▸ INFORMATION PROVIDED:
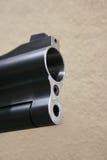 Fusil de chasse d'alésage photographie stock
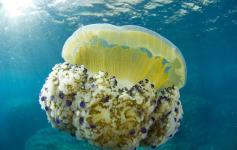 Aguacuajada / Jellyfish (Cotylorhiza tuberculata) ©OCEANA/Iñaki Relanzón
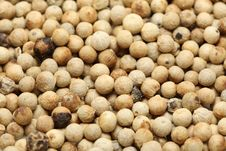 Free White Pepper Royalty Free Stock Images - 10223519
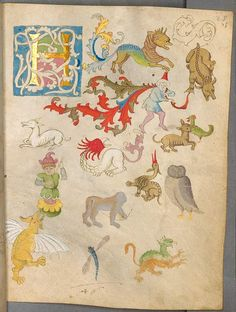 I think this might be an illustration of the inside of my head.  Fabeltiere und Initiale, 25r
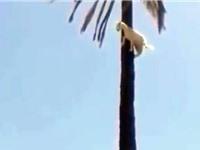 """Clip: Dê bị """"thần khỉ nhập"""", trèo lên cây cọ cao chót vót"""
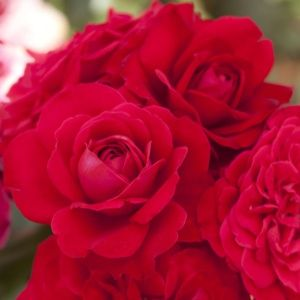 Rosier 'Mona Lisa®' Meilyxir (Rosa floribunda 'Mona Lisa®' Meilyxir)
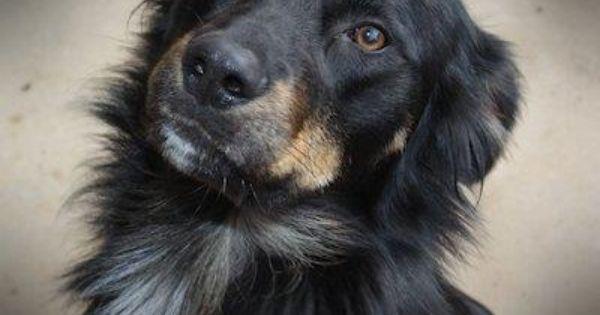 Animal Profile Moose Losing A Dog Animals Moose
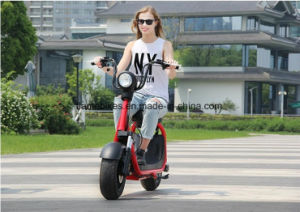 Harley Citycoco Adult 2 Wheel Electric Scooter with One Seat pictures & photos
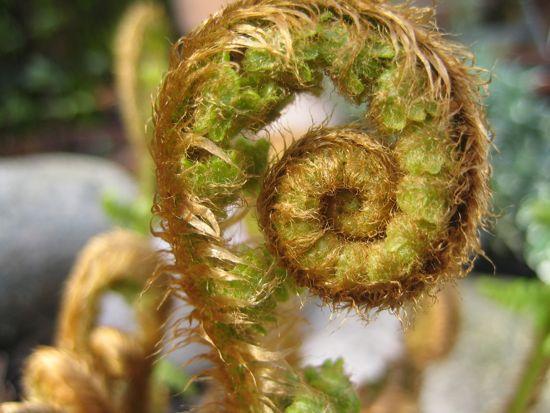 Raggträjonen är en favoritormbunke. Utspringet är bronstonat och ludet. Står grön hela vintern i min trädgård.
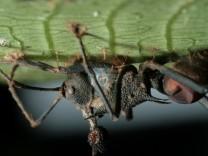 Pilz befällt Ameise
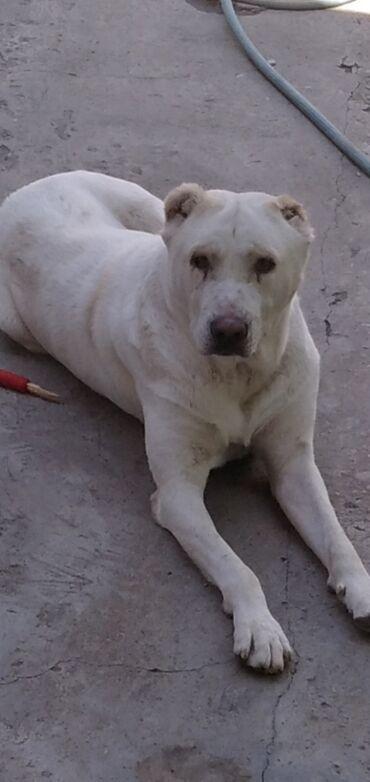 В районе Киркомстром потерялся собака Алабай возраст 2 года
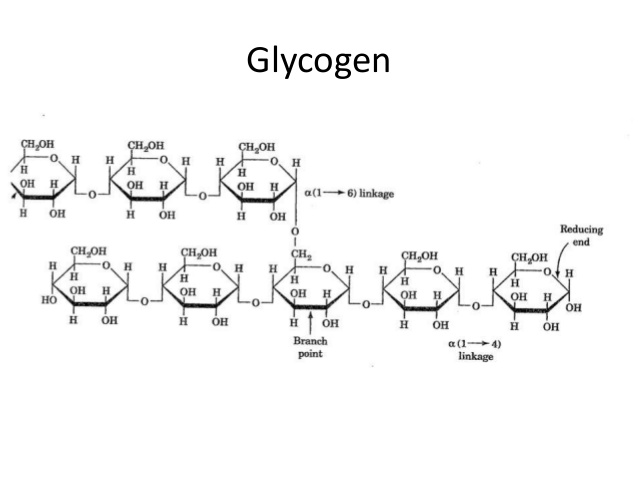 Building Blocks Of Glycogen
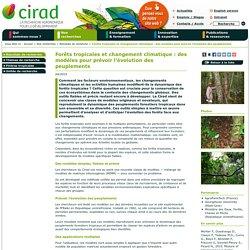 CIRAD - AVRIL 2015 - Forêts tropicales et changement climatique : des modèles pour prévoir l'évolution des peuplements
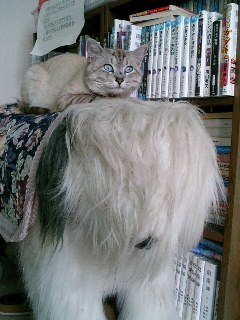 犬の上の猫(=^▽^=)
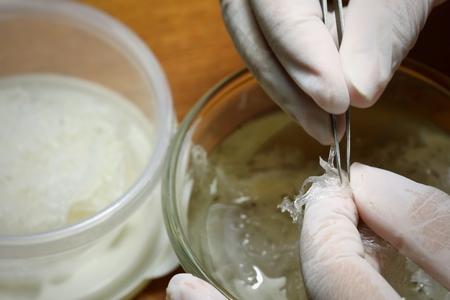 Le nid de Swiftlet Nid comestible, matériaux de nid d'oiseau comestibles crus pour la médecine traditionnelle chinoise. La soupe au nid comestible est populaire à Hong Kong, à Taiwan, en Chine et en Asie du Sud-Est. Mise au point sélective. Banque d'images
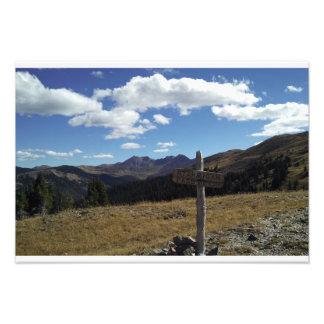 Paso Colorado de la perdiz nival Fotografía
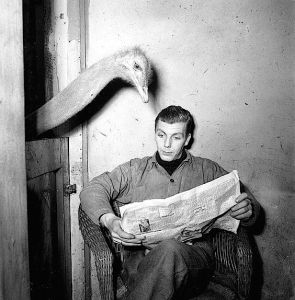 Amsterdam in Pictures: Artis The Zoo in 1951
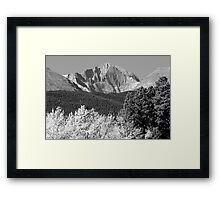 Longs Peak Autumn Aspen Landscape View BW Framed Print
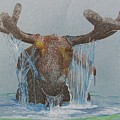 Bullwinkle by Dan Hausel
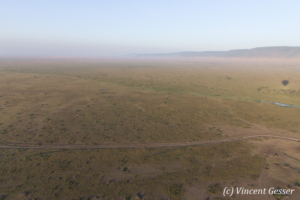 Aerial view and photography Masai Mara National Reserve at dawn, TransMara, Kenya, 19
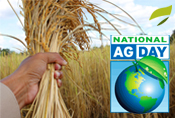3_15_16-National-Ag-Day_secondary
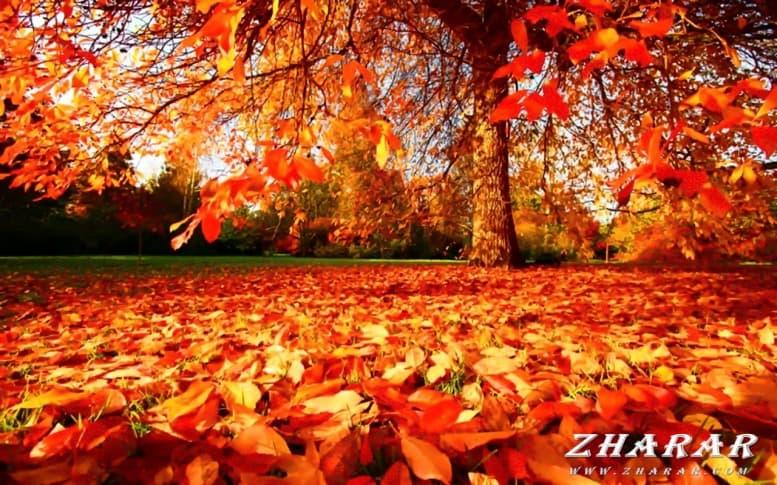 Детские стихи: Осень казакша Детские стихи: Осень на казахском языке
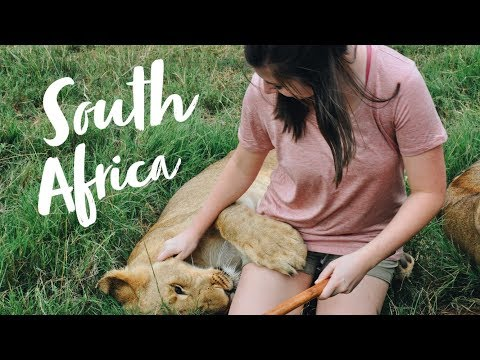 VOLUNTEERING AT A WILDLIFE SANCTUARY  |  South Africa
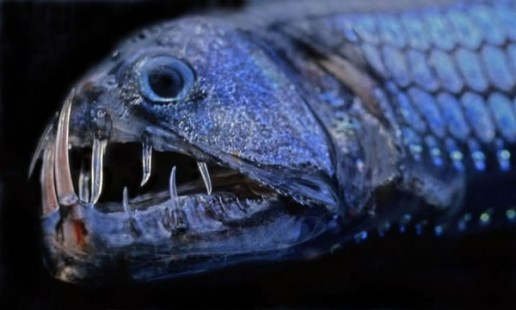 Viperfish.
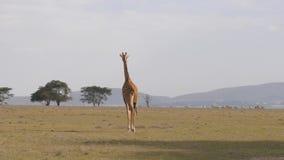 孤独的长颈鹿横跨与白炽地球,非洲大草原4K的领域移动 股票录像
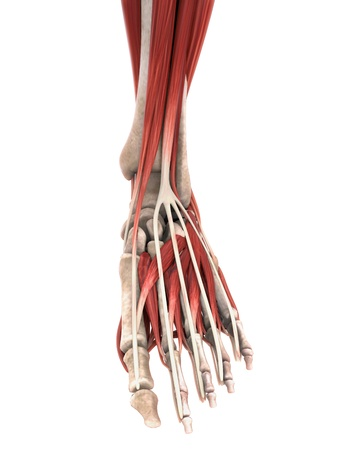 distal: Los m�sculos del pie Anatom�a Humana Foto de archivo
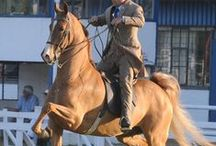 South African Saddlebreds and hackneys / This is dedicated to all the famous South African Saddlebreds, I'm proud of the breed and my country! I also post other South African breeds
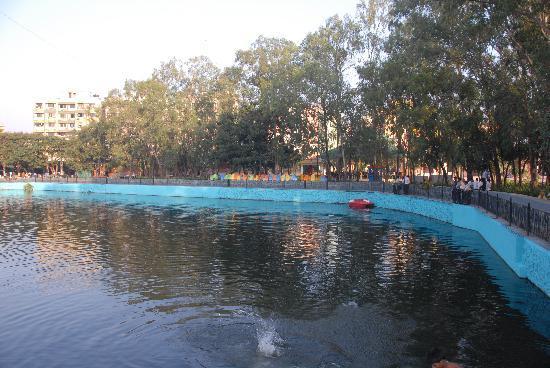 Lake Venetia for boat rides at Vardhman Fantasy Park.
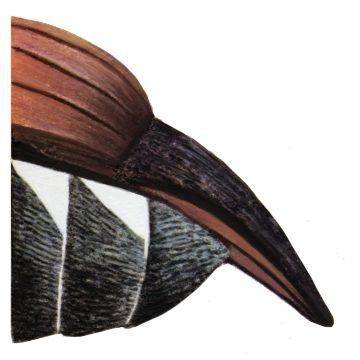 Хрущ майский восточный - Пигидий самца. Использовано изображение:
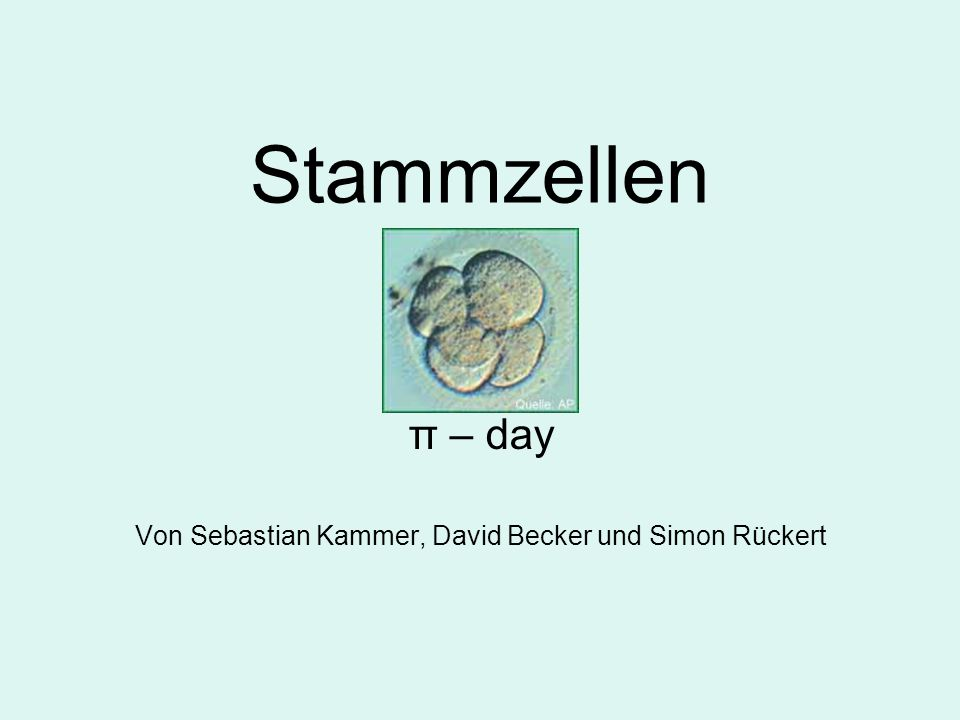 Stammzellen π – day Von Sebastian Kammer, David Becker und Simon Rückert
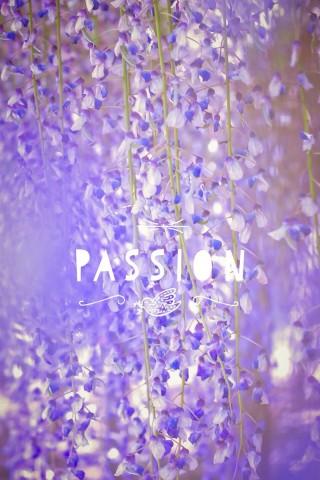 唯美紫色花卉梦幻手机壁纸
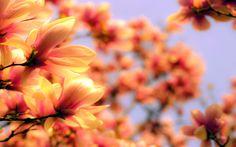 Magnolia Flower Wallpaper Wide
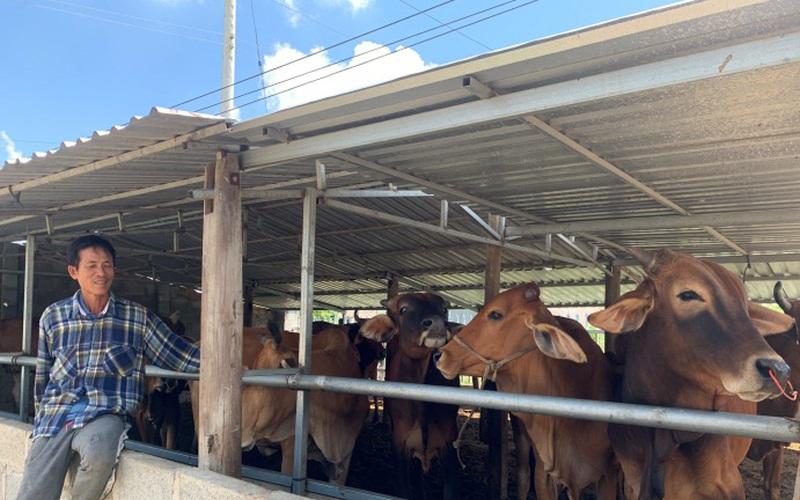 Bình Thuận: Anh nông dân nuôi bò lai 3B đẹp như tranh vẽ nhờ vay vốn từ Quỹ Hỗ trợ nông dân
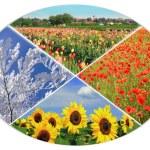 Four seasons circle IX — Stock Photo #69995665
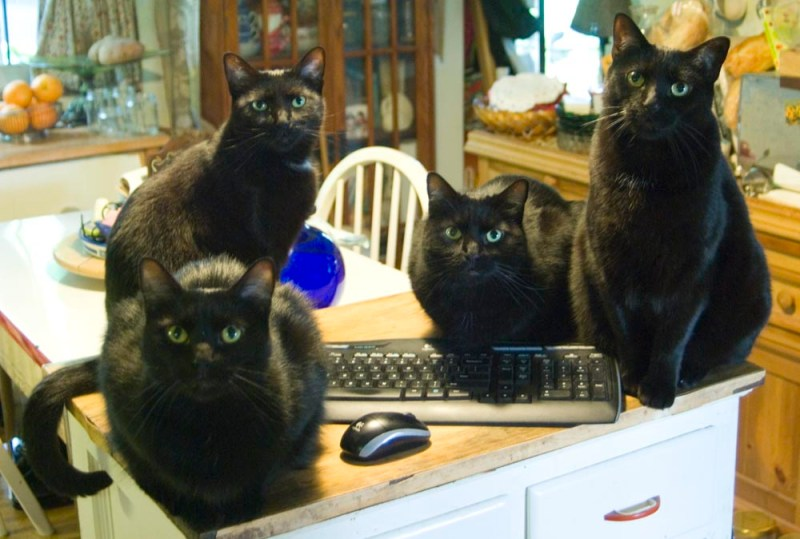 four black cats with computer
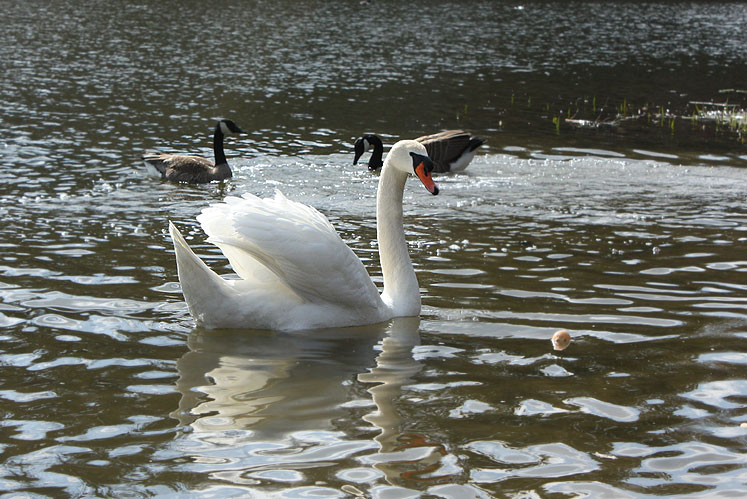 Toronto Photos :: High Park :: A swan in High Park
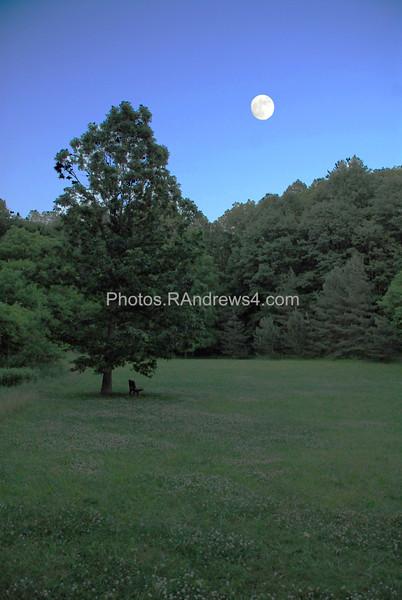 Corbett's Glen meadow (alluvial plain)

▸ YOUR TASK:
Except for the pictures, please retype the listing above exactly.

▸ SOLUTION TO THIS TASK:
 Fusil de chasse d'alésage photographie stock
 Aguacuajada / Jellyfish (Cotylorhiza tuberculata) ©OCEANA/Iñaki Relanzón
 Free White Pepper Royalty Free Stock Images - 10223519
 I think this might be an illustration of the inside of my head.  Fabeltiere und Initiale, 25r
 """Clip: Dê bị """"thần khỉ nhập"""", trèo lên cây cọ cao chót vót"""
 Rosier 'Mona Lisa®' Meilyxir (Rosa floribunda 'Mona Lisa®' Meilyxir)
 Animal Profile Moose Losing A Dog Animals Moose
 Harley Citycoco Adult 2 Wheel Electric Scooter with One Seat pictures & photos
 Raggträjonen är en favoritormbunke. Utspringet är bronstonat och ludet. Står grön hela vintern i min trädgård.
 Pilz befällt Ameise
 В районе Киркомстром потерялся собака Алабай возраст 2 года
 Building Blocks Of Glycogen
 CIRAD - AVRIL 2015 - Forêts tropicales et changement climatique : des modèles pour prévoir l'évolution des peuplements
 犬の上の猫(=^▽^=)
 Le nid de Swiftlet Nid comestible, matériaux de nid d'oiseau comestibles crus pour la médecine traditionnelle chinoise. La soupe au nid comestible est populaire à Hong Kong, à Taiwan, en Chine et en Asie du Sud-Est. Mise au point sélective. Banque d'images
 Paso Colorado de la perdiz nival Fotografía
 Amsterdam in Pictures: Artis The Zoo in 1951
 Longs Peak Autumn Aspen Landscape View BW Framed Print
 Bullwinkle by Dan Hausel
 Aerial view and photography Masai Mara National Reserve at dawn, TransMara, Kenya, 19
3_15_16-National-Ag-Day_secondary
 Детские стихи: Осень казакша Детские стихи: Осень на казахском языке
 VOLUNTEERING AT A WILDLIFE SANCTUARY  |  South Africa
 Viperfish.
 孤独的长颈鹿横跨与白炽地球,非洲大草原4K的领域移动 股票录像
 distal: Los m�sculos del pie Anatom�a Humana Foto de archivo
 South African Saddlebreds and hackneys / This is dedicated to all the famous South African Saddlebreds, I'm proud of the breed and my country! I also post other South African breeds
 Lake Venetia for boat rides at Vardhman Fantasy Park.
 Хрущ майский восточный - Пигидий самца. Использовано изображение:
 Stammzellen π – day Von Sebastian Kammer, David Becker und Simon Rückert
 唯美紫色花卉梦幻手机壁纸
 Magnolia Flower Wallpaper Wide
 Bình Thuận: Anh nông dân nuôi bò lai 3B đẹp như tranh vẽ nhờ vay vốn từ Quỹ Hỗ trợ nông dân
 Four seasons circle IX — Stock Photo #69995665
 four black cats with computer
 Toronto Photos :: High Park :: A swan in High Park
 Corbett's Glen meadow (alluvial plain)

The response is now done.